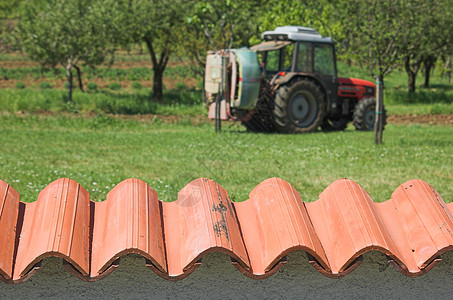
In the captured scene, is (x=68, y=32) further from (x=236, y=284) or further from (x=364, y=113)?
(x=236, y=284)

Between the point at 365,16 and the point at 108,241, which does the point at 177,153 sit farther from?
the point at 108,241

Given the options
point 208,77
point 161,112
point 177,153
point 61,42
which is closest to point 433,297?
point 177,153

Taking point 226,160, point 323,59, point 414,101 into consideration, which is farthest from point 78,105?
point 414,101

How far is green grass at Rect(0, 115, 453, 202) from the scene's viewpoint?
8.00m

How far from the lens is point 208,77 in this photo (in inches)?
603

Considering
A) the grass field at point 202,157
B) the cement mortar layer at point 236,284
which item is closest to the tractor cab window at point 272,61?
the grass field at point 202,157

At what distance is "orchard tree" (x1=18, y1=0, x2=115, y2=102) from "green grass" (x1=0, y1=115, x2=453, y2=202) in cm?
897

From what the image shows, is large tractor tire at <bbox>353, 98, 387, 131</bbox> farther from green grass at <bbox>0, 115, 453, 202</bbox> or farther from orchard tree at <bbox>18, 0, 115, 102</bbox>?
orchard tree at <bbox>18, 0, 115, 102</bbox>

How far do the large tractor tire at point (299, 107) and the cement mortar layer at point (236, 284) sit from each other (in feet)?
44.3

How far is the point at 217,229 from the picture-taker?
83.4 inches

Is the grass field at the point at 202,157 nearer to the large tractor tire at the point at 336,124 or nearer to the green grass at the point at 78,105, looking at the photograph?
the green grass at the point at 78,105

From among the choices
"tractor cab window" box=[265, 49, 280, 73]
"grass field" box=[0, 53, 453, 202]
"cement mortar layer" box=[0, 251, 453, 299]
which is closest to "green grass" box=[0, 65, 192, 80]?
"grass field" box=[0, 53, 453, 202]

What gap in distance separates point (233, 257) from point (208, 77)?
13536 mm

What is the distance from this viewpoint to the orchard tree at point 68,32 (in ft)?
78.9
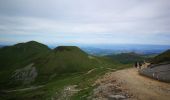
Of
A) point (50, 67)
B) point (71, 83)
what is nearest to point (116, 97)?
point (71, 83)

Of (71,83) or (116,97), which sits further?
(71,83)

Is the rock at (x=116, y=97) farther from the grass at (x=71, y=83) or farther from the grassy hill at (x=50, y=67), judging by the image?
the grassy hill at (x=50, y=67)

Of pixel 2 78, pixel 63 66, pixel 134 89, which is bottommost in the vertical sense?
pixel 2 78

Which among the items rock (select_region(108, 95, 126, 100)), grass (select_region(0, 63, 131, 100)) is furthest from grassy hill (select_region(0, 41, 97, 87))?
rock (select_region(108, 95, 126, 100))

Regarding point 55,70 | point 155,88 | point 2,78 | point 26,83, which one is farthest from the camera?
point 2,78

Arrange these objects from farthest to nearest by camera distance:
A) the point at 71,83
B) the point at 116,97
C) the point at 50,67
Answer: the point at 50,67 → the point at 71,83 → the point at 116,97

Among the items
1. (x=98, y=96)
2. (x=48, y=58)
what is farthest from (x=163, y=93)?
(x=48, y=58)

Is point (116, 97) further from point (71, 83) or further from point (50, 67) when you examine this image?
point (50, 67)

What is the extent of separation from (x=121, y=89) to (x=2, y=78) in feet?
532

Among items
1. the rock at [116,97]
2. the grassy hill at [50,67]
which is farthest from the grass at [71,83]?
the grassy hill at [50,67]

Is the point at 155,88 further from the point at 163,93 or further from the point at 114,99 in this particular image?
the point at 114,99

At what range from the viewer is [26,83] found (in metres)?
151

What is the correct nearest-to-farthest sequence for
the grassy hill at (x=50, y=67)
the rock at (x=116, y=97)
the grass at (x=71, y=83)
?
the rock at (x=116, y=97) → the grass at (x=71, y=83) → the grassy hill at (x=50, y=67)

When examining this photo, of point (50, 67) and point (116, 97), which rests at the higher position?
point (116, 97)
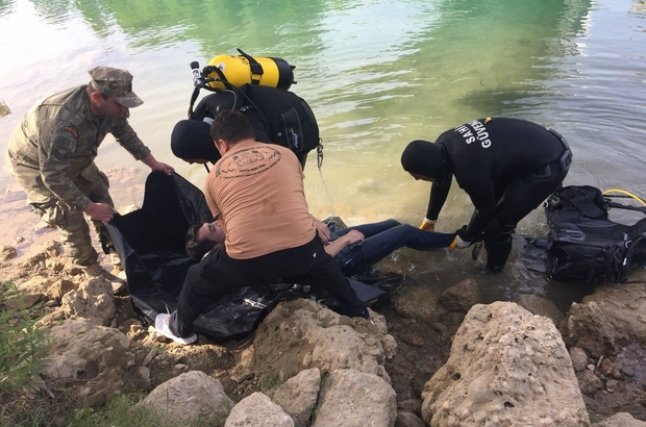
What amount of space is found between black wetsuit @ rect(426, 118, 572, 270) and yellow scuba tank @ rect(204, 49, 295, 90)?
4.12ft

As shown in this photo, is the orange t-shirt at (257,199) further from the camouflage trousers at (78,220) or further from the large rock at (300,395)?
the camouflage trousers at (78,220)

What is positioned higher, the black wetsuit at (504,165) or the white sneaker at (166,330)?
the black wetsuit at (504,165)

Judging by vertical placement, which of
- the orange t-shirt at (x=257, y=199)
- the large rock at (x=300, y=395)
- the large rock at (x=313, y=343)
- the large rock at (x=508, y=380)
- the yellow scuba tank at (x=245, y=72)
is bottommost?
the large rock at (x=313, y=343)

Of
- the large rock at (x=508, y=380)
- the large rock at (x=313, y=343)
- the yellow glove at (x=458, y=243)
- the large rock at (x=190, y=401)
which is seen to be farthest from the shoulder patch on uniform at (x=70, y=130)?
the yellow glove at (x=458, y=243)

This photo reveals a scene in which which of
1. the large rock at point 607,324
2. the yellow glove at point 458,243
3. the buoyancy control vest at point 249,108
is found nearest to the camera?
the large rock at point 607,324

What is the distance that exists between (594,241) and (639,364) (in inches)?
35.4

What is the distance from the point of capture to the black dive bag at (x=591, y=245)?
3.17m

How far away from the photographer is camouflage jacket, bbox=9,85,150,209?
318 centimetres

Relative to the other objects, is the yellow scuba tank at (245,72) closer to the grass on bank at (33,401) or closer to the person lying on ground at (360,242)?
the person lying on ground at (360,242)

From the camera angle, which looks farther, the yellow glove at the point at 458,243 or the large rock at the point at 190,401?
the yellow glove at the point at 458,243

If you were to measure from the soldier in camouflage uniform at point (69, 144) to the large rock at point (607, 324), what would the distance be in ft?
9.92

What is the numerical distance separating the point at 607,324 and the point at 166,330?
2720 millimetres

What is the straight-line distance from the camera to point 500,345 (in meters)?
1.95

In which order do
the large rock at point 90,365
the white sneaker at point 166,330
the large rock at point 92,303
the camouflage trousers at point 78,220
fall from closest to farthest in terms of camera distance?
the large rock at point 90,365, the white sneaker at point 166,330, the large rock at point 92,303, the camouflage trousers at point 78,220
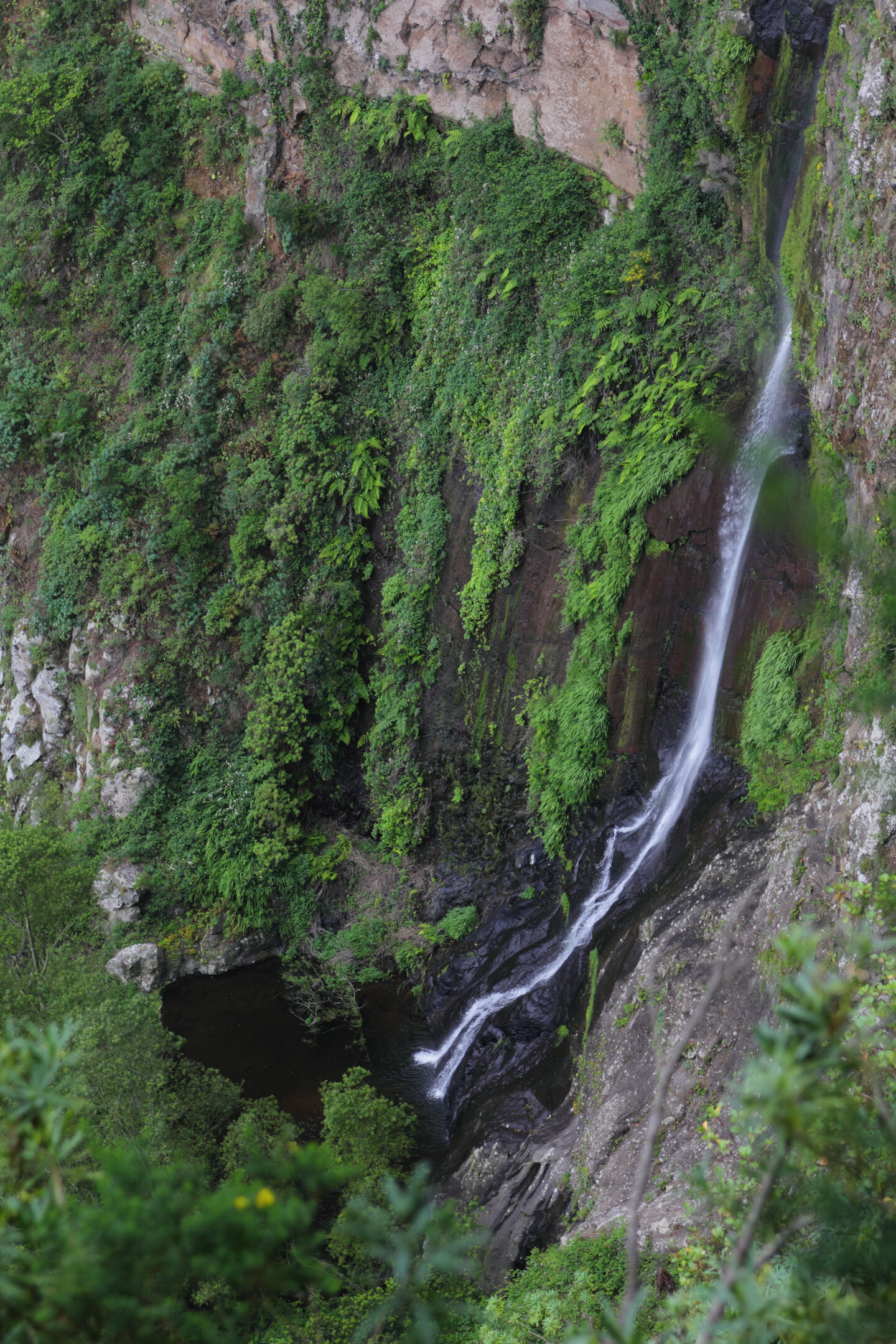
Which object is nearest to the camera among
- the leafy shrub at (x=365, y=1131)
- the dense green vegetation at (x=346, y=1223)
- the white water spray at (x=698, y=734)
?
the dense green vegetation at (x=346, y=1223)

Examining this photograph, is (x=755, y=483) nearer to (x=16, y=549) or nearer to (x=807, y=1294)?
(x=807, y=1294)

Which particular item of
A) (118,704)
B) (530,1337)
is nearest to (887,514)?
(530,1337)

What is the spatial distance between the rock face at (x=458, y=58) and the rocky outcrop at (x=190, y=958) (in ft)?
41.5

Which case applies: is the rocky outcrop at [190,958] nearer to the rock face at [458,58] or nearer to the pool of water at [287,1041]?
the pool of water at [287,1041]

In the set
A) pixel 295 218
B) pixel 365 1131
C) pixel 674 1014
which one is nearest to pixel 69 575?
pixel 295 218

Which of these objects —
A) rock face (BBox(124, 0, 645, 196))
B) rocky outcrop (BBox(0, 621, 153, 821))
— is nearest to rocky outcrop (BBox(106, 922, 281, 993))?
rocky outcrop (BBox(0, 621, 153, 821))

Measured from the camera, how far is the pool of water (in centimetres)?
1259

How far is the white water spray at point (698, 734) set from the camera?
10.9 m

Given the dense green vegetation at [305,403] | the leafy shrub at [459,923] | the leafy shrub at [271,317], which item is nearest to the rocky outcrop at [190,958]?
the dense green vegetation at [305,403]

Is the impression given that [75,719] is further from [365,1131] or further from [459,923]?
[365,1131]

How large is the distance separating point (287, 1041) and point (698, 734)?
7.52m

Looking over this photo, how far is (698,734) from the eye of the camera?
11.5 meters

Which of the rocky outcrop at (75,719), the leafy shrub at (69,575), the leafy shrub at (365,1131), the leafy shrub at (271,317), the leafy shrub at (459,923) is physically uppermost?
the leafy shrub at (271,317)

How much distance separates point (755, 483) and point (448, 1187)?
28.0 ft
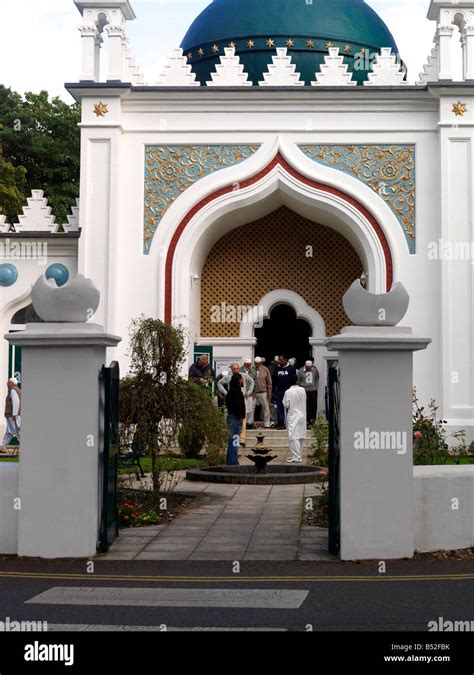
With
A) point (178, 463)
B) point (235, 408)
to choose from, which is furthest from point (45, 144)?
point (178, 463)

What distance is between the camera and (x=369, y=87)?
1891 centimetres

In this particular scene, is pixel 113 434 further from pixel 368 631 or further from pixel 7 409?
pixel 7 409

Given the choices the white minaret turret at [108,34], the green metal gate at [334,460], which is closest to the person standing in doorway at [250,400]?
the white minaret turret at [108,34]

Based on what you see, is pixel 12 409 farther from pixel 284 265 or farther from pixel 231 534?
pixel 231 534

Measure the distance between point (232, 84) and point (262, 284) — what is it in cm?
455

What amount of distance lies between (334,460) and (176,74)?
12439mm

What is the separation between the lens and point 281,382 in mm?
19562

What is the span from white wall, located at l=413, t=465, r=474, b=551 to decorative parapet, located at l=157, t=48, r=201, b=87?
12478mm

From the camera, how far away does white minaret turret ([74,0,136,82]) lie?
1903 cm

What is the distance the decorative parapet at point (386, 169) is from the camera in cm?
1895

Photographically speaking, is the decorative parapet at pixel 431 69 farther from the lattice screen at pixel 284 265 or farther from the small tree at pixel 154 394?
the small tree at pixel 154 394

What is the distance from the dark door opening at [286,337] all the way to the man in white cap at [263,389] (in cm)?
366

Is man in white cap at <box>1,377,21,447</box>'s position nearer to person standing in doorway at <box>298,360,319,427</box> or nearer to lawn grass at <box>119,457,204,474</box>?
lawn grass at <box>119,457,204,474</box>
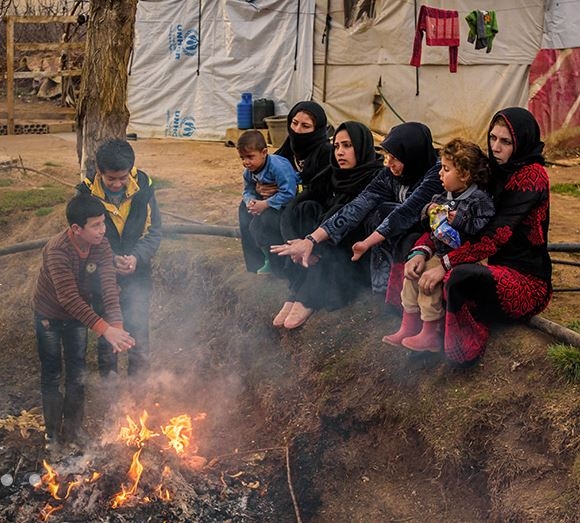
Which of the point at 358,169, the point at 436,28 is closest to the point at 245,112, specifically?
the point at 436,28

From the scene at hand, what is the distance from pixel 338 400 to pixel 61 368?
A: 1747 millimetres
# # # #
DIRECTIONS FOR THIS TASK:
Beginning with the line with "What is the distance from the dark", repeat the entries above exactly, up to and including the last line, leaving out pictures.

REPLY:
What is the distance from the dark door opening at [286,337] all the way to the man in white cap at [263,389] (in cm)?
366

Is man in white cap at <box>1,377,21,447</box>'s position nearer to person standing in doorway at <box>298,360,319,427</box> or nearer to lawn grass at <box>119,457,204,474</box>?
lawn grass at <box>119,457,204,474</box>
Which of the point at 358,169, the point at 436,28 is closest to the point at 245,112, specifically?
the point at 436,28

From the scene at hand, what is the distance from pixel 338 400 to pixel 61 368?
A: 1747 millimetres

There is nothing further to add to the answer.